Employees are far more likely to have new ideas on days when they feel happier.

Yes! True for me. When I delight in criticism of other people I internalize it, get in a habit of criticism and then criticize myself and hold back on my creativity and kindness — as if we should be stingy with our happiness. As if joy in life, in our accomplishments were a weakness not a strength.

I struggle every single freakin’ day to be happy.

While I’m criticizing our culture for being so critical, I’m also happy there are writers like Bloom, Amabile, Kramer, and even me. Who ask, What do we need if not more criticism? The Times article says we need to “support workers’ everyday progress.” Simply pay attention to one another’s well being and stop the barrage of negativity. Simplistic? Maybe.

I go back to my rules, especially my rule learned from improv. Say yes! Happiness is harder but encouragement is essential. I like to take the difficult path.

Coco was fast asleep in her twin bed by now. The dryer had stopped tumbling. I was falling asleep myself. I unwound from her blankets. As I pulled my hand away, she squeezed it. Thanks!

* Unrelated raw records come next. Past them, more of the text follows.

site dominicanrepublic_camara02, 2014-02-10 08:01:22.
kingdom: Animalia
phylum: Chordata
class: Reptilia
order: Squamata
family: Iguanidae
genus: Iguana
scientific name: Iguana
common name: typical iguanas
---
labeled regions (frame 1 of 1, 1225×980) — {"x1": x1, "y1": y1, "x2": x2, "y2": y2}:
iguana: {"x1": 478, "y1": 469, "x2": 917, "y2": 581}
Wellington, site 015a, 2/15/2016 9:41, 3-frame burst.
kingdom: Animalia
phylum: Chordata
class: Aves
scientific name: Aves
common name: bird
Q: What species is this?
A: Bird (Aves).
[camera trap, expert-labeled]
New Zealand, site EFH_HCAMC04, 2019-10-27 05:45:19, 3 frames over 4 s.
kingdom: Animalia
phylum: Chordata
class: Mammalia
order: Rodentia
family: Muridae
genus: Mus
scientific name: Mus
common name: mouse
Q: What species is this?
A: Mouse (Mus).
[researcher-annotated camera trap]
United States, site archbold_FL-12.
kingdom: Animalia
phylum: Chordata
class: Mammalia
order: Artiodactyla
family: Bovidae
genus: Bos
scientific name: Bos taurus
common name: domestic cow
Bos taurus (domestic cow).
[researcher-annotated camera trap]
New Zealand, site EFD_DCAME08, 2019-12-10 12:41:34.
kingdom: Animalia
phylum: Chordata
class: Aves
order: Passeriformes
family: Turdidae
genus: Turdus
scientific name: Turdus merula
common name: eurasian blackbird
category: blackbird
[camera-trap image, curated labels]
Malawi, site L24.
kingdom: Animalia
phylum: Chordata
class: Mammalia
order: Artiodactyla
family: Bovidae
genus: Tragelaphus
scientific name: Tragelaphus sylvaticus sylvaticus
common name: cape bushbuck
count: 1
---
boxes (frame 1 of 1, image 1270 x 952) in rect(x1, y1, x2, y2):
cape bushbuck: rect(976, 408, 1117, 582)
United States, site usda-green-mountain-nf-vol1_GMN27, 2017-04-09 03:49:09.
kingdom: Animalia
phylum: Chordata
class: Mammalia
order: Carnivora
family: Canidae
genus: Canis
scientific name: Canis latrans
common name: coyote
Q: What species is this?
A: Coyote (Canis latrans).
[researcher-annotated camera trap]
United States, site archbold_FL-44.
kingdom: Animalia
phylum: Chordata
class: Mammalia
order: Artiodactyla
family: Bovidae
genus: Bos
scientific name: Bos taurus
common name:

2 thoughts on “Saying No to a Culture of Criticism

  1. Thank you, MB – I needed this today!
    I consider myself a devout optimist, but even I have days where I’m not looking at the glass as half-empty, I’m looking at shards of glass on the floor in a puddle of water. The days that I feel this way are the days when I feel criticized. Either by someone else or my internal dialogue. I always hold on to the the “it really is okay” thought in my head, but some days it is really hard to hear. I find that most destructive criticism comes from the people who themselves feel criticized – criticism is like a disease. Or maybe it’s a nasty symptom of perfectionism? Who knows. But you have kindred spirit that will always prevail.
    I’m really glad I found your blogs – I read your piece on which, by the way, I found very entertaining. I could tell immediately that you didn’t reeeally want to, if you did, you would have called him. I’ve been married nearly 17 years and I just love it when I have a day where I meet someone and realize that my mojo still works. That’s all it is. Geeze, you would think people would be understanding and at least let a gal write about it!

  2. Wow! Megan! Yes, that’s it totally. I know I can rise above criticism, but I am perpetually a people pleaser and have always loved, wanted, needed the gold star. Yes, you’re so right. Criticism is like a disease, so contagious. And so is optimism and happiness. Getting things published does make me happy, but also makes me more open to criticism, which doesn’t make me happy. Irony! Thanks for commenting and reading!